Before proceeding any further, it may be well to pause, in order to analyze more carefully these statements of Jefferson's. It will soon appear that they do not form a perfectly logical construction and are not part of an a priori system. He had proclaimed his faith in the ultimate recognition of truth, but he did not believe that unaided truth should necessarily prevail, for human nature being very imperfect, very narrow and very selfish, the best institutions have a permanent tendency to degenerate. Jefferson had already clearly in mind the famous maxim "eternal vigilance is the price of liberty." It is this curious combination of unshakable faith in the ultimate triumph of truth and healthy pessimism as to the present possibilities, that distinguishes Jefferson from the "closet politicians" and theoretical philosophers. It is an alliance of the contraries which seems absurd to many Frenchmen, but is often found in English statesmen, and is probably more common in America than in any other nation. In this respect as in many others Jefferson was typically American.

His criticism of the legislature came clearly from two different motives. He attempted first of all to demonstrate to himself that the Assembly that had listened to charges against him was not a truly representative body, not only because the attribution of two delegates to each county, irrespective of the population, was iniquitous, but also because, owing to emergencies, the Assembly had come to decide themselves what number would constitute a quorum. Thus an oligarchy or even a monarchy could finally be substituted for a regular assembly by almost imperceptible transitions. "Omnia mala exempla a bonis orta sunt; sed ubi imperium ad ignaros aut minus bonos pervenit novum illud exemplum ab dignis et idoneis ad indignos et non idoneos fertur."

This is nothing but a re-affirmation of the aristocratic doctrine of the "Literary Bible." Once more, the aristocrat of mind revolts, for "when power is placed in the hands of men who are ignorant or not so good, it may be taken from those who are deserving and truly noble to be transferred to unworthy and ignoble men." This is the constant undercurrent which runs through Jefferson's political theories and unexpectedly reappears at the surface from time to time. A government of the best minds, elected by a populace sufficiently enlightened to select the best minds,—such is at that time Jefferson's ideal of government.

On the other hand his attitude towards dictatorship, as it appears in the "Notes on Virginia", is no less significant for a true estimate of his character. Unless the views expressed there are carefully considered and kept well in mind, we might fall into the common error of attributing to some mysterious influence of the French Revolution and the French philosophers the opinions expressed by Jefferson on presidential tenure, during the debate on the Constitution and his famous quarrel with Hamilton. As a matter of fact, he had expressed the very same views already and even more emphatically on a previous occasion, when George Nicholas had proposed in the Assembly "that a Dictator be appointed in this Commonwealth who should have the power of disposing of the lives and fortunes of the Citizens thereof without being subject to account"; the motion seconded by Patrick Henry "been lost only by a few votes."[86] One may even wonder if the accusation of inefficiency against Jefferson had not been introduced by the same George Nicholas, in order to clear the way for the appointment of a dictator. Hence the impassioned tone of Jefferson's refutation. Deeply stirred and deeply hurt in his amour-propre, Jefferson incorporated in the "Notes on Virginia" the speech he would have made on the occasion had he been an orator.

• **INFORMATION GIVEN**
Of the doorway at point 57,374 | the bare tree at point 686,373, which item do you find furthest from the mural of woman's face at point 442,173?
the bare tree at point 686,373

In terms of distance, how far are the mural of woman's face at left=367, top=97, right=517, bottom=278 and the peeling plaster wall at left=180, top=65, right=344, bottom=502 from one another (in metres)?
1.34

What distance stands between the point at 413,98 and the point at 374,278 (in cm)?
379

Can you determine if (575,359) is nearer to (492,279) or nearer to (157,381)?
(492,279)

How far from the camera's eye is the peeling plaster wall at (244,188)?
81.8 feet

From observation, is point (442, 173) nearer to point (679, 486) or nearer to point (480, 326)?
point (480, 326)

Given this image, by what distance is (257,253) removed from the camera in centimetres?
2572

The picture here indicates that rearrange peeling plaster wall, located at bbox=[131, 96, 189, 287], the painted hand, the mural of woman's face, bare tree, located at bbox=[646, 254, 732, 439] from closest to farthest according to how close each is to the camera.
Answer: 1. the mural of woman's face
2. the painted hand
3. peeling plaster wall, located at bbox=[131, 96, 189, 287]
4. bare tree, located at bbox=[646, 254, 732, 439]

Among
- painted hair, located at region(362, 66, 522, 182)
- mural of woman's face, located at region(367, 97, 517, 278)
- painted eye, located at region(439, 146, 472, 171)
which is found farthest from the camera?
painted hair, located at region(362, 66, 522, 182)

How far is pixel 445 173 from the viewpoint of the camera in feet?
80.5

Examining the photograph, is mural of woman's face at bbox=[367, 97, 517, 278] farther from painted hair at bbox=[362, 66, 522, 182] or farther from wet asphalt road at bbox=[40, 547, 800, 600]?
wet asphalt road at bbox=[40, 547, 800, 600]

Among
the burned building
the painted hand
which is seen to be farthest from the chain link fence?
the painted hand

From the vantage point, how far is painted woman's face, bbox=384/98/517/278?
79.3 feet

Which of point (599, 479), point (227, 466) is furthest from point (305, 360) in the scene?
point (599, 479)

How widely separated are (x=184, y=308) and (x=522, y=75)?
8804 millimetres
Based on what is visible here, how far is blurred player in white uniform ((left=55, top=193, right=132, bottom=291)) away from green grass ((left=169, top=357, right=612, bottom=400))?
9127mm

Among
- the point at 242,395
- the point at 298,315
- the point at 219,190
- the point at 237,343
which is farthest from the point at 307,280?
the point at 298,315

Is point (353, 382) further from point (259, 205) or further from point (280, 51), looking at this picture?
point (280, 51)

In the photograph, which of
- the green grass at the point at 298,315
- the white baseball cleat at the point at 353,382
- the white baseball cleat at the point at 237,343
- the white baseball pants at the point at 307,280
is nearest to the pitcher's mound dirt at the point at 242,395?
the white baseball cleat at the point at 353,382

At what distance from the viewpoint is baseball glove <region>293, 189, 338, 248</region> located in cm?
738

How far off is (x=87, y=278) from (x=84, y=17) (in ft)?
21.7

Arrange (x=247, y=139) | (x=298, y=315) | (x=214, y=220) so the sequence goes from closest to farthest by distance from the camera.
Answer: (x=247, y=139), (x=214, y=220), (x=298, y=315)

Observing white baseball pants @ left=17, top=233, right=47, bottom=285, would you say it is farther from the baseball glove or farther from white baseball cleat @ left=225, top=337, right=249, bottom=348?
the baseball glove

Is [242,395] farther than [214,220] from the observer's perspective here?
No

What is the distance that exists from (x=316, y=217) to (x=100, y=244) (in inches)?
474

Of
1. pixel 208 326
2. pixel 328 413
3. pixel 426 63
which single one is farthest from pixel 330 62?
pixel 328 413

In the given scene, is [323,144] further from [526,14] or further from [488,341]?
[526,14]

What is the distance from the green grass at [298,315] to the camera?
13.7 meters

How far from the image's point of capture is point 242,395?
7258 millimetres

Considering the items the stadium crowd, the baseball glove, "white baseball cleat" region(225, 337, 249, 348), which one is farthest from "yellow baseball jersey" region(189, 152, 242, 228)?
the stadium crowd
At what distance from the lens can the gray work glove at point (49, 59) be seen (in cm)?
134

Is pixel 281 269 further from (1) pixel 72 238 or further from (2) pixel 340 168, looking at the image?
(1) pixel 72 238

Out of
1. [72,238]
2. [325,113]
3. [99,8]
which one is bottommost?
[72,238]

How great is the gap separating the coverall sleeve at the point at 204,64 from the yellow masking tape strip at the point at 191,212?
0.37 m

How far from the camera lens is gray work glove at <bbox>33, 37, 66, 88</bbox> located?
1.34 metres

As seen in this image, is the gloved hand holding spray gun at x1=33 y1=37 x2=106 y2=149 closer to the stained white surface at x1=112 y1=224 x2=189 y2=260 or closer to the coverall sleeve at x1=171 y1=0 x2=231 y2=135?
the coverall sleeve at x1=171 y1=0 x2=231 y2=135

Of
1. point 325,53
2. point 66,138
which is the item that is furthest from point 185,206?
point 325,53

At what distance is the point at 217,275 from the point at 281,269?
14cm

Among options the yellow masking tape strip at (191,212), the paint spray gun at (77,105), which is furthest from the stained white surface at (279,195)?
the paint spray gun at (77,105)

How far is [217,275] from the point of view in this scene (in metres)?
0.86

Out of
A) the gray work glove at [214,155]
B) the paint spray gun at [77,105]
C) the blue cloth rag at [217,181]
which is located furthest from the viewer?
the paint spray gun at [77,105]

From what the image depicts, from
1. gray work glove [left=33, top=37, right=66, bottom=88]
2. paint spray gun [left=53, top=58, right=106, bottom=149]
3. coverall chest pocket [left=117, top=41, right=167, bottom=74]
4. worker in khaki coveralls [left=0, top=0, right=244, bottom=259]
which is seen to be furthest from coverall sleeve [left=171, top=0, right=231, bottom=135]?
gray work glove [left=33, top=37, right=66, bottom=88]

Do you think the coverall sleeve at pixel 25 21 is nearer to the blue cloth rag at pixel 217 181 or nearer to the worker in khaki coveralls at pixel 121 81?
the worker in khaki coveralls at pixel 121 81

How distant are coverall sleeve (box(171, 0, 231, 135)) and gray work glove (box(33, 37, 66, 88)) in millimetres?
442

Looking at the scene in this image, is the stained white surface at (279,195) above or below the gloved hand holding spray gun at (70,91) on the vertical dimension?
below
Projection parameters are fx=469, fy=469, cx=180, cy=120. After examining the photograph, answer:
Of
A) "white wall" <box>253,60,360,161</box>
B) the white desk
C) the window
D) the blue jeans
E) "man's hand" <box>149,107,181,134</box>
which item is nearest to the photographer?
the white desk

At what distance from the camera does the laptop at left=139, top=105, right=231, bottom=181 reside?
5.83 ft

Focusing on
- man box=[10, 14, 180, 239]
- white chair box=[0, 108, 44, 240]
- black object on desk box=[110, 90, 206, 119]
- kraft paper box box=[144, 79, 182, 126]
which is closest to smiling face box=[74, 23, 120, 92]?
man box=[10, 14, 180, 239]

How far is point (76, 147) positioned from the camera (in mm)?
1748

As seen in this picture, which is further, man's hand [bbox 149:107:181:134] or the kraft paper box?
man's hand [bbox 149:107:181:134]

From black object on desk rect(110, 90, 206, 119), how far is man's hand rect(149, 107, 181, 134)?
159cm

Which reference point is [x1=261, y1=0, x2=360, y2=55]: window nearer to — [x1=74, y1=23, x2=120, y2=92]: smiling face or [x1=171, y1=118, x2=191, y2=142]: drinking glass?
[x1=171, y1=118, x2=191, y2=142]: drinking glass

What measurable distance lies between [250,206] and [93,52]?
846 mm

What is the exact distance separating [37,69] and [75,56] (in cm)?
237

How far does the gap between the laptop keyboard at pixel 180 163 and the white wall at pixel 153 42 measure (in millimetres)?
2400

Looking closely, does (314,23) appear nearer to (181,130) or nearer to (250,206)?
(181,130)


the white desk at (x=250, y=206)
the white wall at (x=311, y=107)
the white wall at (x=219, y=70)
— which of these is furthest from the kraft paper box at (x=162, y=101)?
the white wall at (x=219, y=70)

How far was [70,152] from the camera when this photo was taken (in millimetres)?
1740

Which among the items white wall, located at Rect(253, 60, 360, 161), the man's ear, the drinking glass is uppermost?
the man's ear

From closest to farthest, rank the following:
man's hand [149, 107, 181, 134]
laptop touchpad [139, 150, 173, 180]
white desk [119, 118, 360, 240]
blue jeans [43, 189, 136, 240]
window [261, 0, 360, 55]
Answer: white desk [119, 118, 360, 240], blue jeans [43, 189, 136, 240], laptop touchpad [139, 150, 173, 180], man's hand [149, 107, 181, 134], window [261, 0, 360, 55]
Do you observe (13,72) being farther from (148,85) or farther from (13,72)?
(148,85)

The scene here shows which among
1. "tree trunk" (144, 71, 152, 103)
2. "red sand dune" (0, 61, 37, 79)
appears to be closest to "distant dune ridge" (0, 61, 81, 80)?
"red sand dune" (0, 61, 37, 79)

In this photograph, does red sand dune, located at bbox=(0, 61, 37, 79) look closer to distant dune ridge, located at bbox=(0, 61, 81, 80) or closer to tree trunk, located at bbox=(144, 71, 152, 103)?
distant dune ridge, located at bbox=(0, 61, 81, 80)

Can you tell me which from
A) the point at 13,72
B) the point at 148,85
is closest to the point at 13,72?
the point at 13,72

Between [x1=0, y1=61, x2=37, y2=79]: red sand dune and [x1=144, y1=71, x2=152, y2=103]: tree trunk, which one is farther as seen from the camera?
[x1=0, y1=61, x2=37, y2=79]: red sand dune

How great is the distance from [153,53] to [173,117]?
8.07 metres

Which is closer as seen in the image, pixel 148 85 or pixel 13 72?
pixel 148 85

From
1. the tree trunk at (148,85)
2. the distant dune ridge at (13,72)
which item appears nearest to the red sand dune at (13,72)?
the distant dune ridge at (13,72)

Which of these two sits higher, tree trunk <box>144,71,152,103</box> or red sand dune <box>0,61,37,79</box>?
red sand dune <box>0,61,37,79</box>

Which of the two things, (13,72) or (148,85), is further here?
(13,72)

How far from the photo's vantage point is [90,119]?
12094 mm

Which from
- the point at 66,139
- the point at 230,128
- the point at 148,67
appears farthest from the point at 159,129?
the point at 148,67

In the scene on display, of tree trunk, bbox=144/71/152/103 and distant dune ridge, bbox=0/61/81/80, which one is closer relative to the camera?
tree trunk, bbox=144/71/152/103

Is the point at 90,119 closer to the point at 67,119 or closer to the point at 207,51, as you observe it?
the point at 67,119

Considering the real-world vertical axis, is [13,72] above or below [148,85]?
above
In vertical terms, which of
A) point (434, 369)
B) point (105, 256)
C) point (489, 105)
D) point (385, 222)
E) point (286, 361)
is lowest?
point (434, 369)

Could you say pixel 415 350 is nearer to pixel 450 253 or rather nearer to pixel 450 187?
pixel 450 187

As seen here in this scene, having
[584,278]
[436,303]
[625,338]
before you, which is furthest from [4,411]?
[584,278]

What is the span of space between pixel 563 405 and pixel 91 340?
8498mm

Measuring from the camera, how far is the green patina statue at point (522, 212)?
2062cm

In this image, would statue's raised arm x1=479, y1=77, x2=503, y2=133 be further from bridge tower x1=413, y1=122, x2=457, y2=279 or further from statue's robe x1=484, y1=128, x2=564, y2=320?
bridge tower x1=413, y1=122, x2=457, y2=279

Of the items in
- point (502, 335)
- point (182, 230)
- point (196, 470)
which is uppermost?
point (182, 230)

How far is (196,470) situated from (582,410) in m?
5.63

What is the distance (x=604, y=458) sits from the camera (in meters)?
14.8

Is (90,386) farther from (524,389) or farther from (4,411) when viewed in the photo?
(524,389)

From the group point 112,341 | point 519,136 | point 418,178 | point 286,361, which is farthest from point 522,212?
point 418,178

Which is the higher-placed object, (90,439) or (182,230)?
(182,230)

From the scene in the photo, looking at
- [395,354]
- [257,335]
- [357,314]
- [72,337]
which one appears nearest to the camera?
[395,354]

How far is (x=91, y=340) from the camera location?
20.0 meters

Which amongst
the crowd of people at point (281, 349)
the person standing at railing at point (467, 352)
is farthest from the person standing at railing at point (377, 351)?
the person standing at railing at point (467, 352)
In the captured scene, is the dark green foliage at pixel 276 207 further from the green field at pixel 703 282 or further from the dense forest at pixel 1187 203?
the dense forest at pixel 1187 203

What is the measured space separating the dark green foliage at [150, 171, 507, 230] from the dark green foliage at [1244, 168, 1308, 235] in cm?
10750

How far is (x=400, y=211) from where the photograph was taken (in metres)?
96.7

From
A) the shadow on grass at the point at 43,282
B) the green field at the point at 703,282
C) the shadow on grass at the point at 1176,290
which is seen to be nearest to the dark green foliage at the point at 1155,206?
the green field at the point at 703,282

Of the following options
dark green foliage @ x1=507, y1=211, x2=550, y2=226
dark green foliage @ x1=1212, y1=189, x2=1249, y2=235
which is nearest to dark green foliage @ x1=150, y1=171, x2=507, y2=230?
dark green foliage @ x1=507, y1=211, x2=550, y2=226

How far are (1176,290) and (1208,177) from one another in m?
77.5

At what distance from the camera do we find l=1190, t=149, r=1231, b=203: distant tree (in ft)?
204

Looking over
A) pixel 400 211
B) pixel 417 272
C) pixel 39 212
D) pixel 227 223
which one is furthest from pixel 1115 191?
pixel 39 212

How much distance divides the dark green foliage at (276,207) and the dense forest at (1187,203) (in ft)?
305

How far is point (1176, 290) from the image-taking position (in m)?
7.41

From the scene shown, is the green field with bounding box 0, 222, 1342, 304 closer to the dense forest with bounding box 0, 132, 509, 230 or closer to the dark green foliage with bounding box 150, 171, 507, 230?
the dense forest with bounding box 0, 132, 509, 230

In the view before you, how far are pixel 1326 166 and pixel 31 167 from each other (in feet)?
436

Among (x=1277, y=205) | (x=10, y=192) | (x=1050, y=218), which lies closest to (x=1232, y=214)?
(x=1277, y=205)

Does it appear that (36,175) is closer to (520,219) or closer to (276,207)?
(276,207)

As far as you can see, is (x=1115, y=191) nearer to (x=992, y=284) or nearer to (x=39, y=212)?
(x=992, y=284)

• **EXERCISE GOAL**
Extract everything in the passage on Jefferson's political views from "This is nothing" down to "ideal of government.". The data plays no part in what comes next.

• **FULL RESPONSE**
This is nothing but a re-affirmation of the aristocratic doctrine of the "Literary Bible." Once more, the aristocrat of mind revolts, for "when power is placed in the hands of men who are ignorant or not so good, it may be taken from those who are deserving and truly noble to be transferred to unworthy and ignoble men." This is the constant undercurrent which runs through Jefferson's political theories and unexpectedly reappears at the surface from time to time. A government of the best minds, elected by a populace sufficiently enlightened to select the best minds,—such is at that time Jefferson's ideal of government.